Queensland's police officers and courtrooms will need to be trained to understand coercive control before it can be outlawed, the attorney general says.
Shannon Fentiman has announced that the state will criminalise behaviour including isolating partners from friends, dictating where they're allowed to go or controlling their finances.
Yet it won't be easy. Coercive control, unlike physical violence, is incredibly hard to prove.
The evidence is found almost entirely in witness statements from victims, their families and first responders.
Only a few other jurisdictions like England and Wales, Scotland and Tasmania have such laws.
Ms Fentiman says the success of legislation in those places has depended on people understanding coercive control and being able to identify it.
She says police, first responders and the courts will all have to be trained before the laws can be introduced to Queensland.
"I would hate for us to be introducing an offence of coercive control without having embarked on that training because, as I said, the success that we've seen overseas has been dependent on widespread, sustained training on the implementation," Ms Fentiman told AAP.
Opposition spokeswoman for women Ros Bates, who's a domestic violence survivor, supports the criminalisation of coercive control.

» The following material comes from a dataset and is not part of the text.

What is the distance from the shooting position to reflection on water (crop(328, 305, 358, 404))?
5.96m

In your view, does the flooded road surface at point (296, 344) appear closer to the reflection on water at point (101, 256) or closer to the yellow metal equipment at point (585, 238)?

"When I was a kid, all I thought of was the physical violence ... the black eyes, the broken ribs and broken noses and all those sorts of things," she told AAP.
"That's what I thought was domestic violence.
"But now as an adult when I look back at what my mother's life is like, I now know that she was definitely a victim of coercive controlling behaviour."
However Ms Bates urged the government consider making coercive control part of a broader domestic violence offence to protect other family members like children and the elderly.
She said a broader domestic violence offence could cover physical violence, strangulation, coercive control, financial control and sexual violence.
"It will be very difficult as standalone offence to prosecute (coercive control) because the onus of proof is on the victim to provide the evidence," Ms Bates said.
Ms Fentiman is open to broadening the law after consultation with victims, advocates, first responders and legal experts.
However she says the new offence will be aimed at protecting women primarily.
The attorney-general added that coervice control was often a predictive factor in partner homicides.
"We'll keep an open mind about that but really we know it's a tool that perpetrators use against women in domestic violence situations," Ms Fentiman said.
"If we can actually intervene earlier when this power and control, this coercive control, is happening in domestic relationships then we can hopefully save women's lives."